I am new to Elasticsearch and have a synonym analyzer in place which looks like-
{
"settings": {
"index": {
"analysis": {
"filter": {
"graph_synonyms": {
"type": "synonym_graph",
"synonyms": [
"gowns, dresses",
"backpacks, bags",
"coats, jackets"
]
}
},
"analyzer": {
"search_time_analyzer": {
"tokenizer": "standard",
"filter": [
"lowercase",
"graph_synonyms"
]
}
}
}
}
}
}
And the mapping looks like-
{
"properties": {
"category": {
"type": "text",
"search_analyzer": "search_time_analyzer",
"fields": {
"no_synonyms": {
"type": "text"
}
}
}
}
}
If I search for gowns, it gives me proper results for both gowns as well as dresses.
But the problem is if I search for red gowns, (the system does not have any red gowns) the expected behavior is to search for red dresses and return those results. But instead, it returns results of gowns and dresses irrespective of the color.

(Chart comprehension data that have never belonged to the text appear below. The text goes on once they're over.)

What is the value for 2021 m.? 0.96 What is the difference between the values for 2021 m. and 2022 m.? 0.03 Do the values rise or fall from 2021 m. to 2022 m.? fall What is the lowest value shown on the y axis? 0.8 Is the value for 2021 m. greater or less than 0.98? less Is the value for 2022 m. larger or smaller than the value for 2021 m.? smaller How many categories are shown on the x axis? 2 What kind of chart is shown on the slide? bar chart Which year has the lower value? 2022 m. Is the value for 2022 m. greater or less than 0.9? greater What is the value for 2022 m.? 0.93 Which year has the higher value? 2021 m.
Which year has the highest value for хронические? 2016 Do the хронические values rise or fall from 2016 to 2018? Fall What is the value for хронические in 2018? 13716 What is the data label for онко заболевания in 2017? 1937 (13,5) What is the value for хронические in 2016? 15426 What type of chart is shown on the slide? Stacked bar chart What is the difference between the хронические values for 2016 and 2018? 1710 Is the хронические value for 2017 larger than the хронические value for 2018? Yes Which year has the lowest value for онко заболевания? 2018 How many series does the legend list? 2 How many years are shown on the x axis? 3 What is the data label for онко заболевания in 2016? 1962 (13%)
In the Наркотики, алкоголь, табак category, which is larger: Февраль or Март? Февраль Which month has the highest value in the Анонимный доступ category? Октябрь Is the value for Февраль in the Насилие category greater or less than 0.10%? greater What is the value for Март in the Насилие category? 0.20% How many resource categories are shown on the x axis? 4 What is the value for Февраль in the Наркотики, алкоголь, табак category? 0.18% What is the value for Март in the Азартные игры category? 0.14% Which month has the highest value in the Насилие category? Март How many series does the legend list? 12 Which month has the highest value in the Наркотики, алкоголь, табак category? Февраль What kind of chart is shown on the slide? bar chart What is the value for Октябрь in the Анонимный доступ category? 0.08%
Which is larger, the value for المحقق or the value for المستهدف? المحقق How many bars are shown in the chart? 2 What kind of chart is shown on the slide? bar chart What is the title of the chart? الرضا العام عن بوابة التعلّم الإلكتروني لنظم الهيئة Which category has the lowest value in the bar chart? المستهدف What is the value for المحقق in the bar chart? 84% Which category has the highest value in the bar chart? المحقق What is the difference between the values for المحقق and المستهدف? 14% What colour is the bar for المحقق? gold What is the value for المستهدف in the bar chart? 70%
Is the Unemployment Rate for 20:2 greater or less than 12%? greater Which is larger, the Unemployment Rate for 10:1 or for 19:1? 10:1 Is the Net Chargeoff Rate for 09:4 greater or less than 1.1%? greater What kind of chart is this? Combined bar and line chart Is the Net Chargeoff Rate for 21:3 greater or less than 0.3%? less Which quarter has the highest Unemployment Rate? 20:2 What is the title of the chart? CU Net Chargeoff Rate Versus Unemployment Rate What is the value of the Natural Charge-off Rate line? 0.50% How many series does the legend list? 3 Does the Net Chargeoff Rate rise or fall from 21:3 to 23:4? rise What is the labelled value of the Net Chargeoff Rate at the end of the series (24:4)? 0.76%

I would want to configure the system such that it considers both the terms and their respective synonyms if any and then return the results.
For reference, this is what my search query looks like-
"query":
{
"bool":
{
should:
[
{
"multi_match":
{
"boost": 300,
"query": term,
"type": "cross_fields",
"operator": "or",
"fields": ["bu.keyword^10", "bu^10", "category.keyword^8", "category^8", "category.no_synonyms^8", "brand.keyword^7", "brand^7", "colors.keyword^2", "colors^2", "size.keyword", "size", "hash.keyword^2", "hash^2", "name"]
}
}
]
}
}
Sample document:
_source: {
productId: '12345',
name: 'RUFFLE FLORAL TRIM COTTON MAXI DRESS',
brand: [ 'self-portrait' ],
mainImage: 'http://test.jpg',
description: 'Self-portrait presents this maxi dress, crafted from cotton, to offer your off-duty ensembles an elegant update. Trimmed with ruffled broderie details, this piece is an effortless showcase of modern femininity.',
status: 'active',
bu: [ 'womenswear' ],
category: [ 'dresses', 'gowns' ],
tier1: [],
tier2: [],
colors: [ 'WHITE' ],
size: [ '4', '6', '8', '10' ],
hash: [
'ballgown', 'cotton',
'effortless', 'elegant',
'floral', 'jar',
'maxi', 'modern',
'off-duty', 'ruffle',
'ruffled', '1',
'2', 'crafted'
],
styleCode: '211274856'
}
How can I achieve the desired output? Any help would be appreciated. Thanks
You can configured index time analyzer insted of search time analyzer like below:
{
"properties": {
"category": {
"type": "text",
"analyzer": "search_time_analyzer",
"fields": {
"no_synonyms": {
"type": "text"
}
}
}
}
}
Once you done with index mapping change, reindex your data and try below query:
Please note that I have changed operator
to and
and analyzer
to standard
:
{
"query": {
"multi_match": {
"boost": 300,
"query": "gowns red",
"analyzer": "standard",
"type": "cross_fields",
"operator": "and",
"fields": [
"category",
"colors"
]
}
}
}
Why your current query is not working:
Inexing:
Your current index mapping indexing data with standard
analyzer so it will not index any of your category with synonyms values.
Searching:
Your current query have operator or
so if you search for red gowns
then it will create query like red OR gowns OR dresses
and it will giving you result irrespective of the color. Also, if you change operator
to and
in existing configuration then it will return zero result as it will create query like red AND gowns AND dresses
.
Solution: Once you done changes as i suggsted it will index synonyms for category
field as well and it will work with and
operator. So if you try query gowns red
then it will create query like gowns AND red
. It will match because category
field have both values gowns
and dresses
due to synonyms applied at index time.